The result is a table storing all marts and datasets from which annotations can be retrieved for Homo sapiens. Furthermore, a short description as well as the version of the dataset being accessed (very useful for publications) is returned.

Users will observe that 3 different marts provide 6 different datasets storing annotation information for Homo sapiens.

Please note, however, that scientific names of organisms must be written correctly! For ex. “Homo Sapiens” will be treated differently (not recognized) than “Homo sapiens” (recognized).

Similar to the biomaRt package query methodology, users need to specify attributes and filters to be able to perform accurate BioMart queries. Here the functions organismAttributes() and organismFilters() provide useful and intuitive concepts to obtain this information.

# show all elements of the data.frame
options(tibble.print_max = Inf)
# return available attributes for "Homo sapiens"
head(biomartr::organismAttributes("Homo sapiens"), 20)

Users will observe that the organismAttributes() function returns a data.frame storing attribute names, datasets, and marts which are available for Homo sapiens. After the ENSEMBL release 87 the ENSEMBL_MART_SEQUENCE service provided by Ensembl does not work properly and thus the organismAttributes() function prints out warning messages to make the user aware when certain marts provided bt Ensembl do not work properly, yet.

An additional feature provided by organismAttributes() is the topic argument. The topic argument allows users to to search for specific attributes, topics, or categories for faster filtering.

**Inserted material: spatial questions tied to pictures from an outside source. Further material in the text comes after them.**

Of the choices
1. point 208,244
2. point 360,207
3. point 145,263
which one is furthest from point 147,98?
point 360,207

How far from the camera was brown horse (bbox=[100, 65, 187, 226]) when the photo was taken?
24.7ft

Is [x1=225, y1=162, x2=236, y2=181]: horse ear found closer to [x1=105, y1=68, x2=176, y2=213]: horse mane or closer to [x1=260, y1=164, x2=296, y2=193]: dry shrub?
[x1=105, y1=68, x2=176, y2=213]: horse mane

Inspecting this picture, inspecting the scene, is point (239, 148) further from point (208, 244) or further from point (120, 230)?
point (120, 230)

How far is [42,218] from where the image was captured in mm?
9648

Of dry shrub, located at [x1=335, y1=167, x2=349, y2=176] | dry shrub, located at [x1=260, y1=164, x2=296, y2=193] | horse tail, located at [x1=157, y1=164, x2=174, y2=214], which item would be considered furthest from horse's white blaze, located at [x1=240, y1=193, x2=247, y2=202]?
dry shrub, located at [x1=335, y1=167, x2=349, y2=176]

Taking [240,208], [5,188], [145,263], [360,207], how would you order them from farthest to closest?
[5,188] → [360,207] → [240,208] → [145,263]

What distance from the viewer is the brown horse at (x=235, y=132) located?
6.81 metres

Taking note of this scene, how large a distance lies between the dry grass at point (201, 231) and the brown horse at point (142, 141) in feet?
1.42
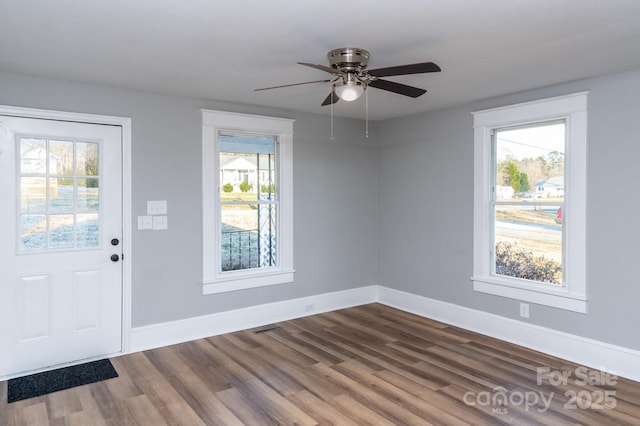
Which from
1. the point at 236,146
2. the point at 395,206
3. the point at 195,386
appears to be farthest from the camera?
the point at 395,206

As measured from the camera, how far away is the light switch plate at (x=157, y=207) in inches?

# show all elements of the data.frame
options(tibble.print_max = Inf)
# search for attribute topic "id"
head(organismAttributes("Homo sapiens", topic = "id"), 20)

Now, all attribute names having id as part of their name are being returned.

Another example is topic = "homolog".

# show all elements of the data.frame
options(tibble.print_max = Inf)
# search for attribute topic "homolog"
head(organismAttributes("Homo sapiens", topic = "homolog"), 20)

Or topic = "dn" and topic = "ds" for dn and ds value retrieval.

# show all elements of the data.frame
options(tibble.print_max = Inf)
# search for attribute topic "dn"
head(organismAttributes("Homo sapiens", topic = "dn"))
# show all elements of the data.frame
options(tibble.print_max = Inf)
# search for attribute topic "ds"
head(organismAttributes("Homo sapiens", topic = "ds"))

Analogous to the organismAttributes() function, the organismFilters() function returns all filters that are available for a query organism of interest.

# show all elements of the data.frame
options(tibble.print_max = Inf)
# return available filters for "Homo sapiens"
head(organismFilters("Homo sapiens"), 20)

The organismFilters() function also allows users to search for filters that correspond to a specific topic or category.

# show all elements of the data.frame
options(tibble.print_max = Inf)
# search for filter topic "id"
head(organismFilters("Homo sapiens", topic = "id"), 20)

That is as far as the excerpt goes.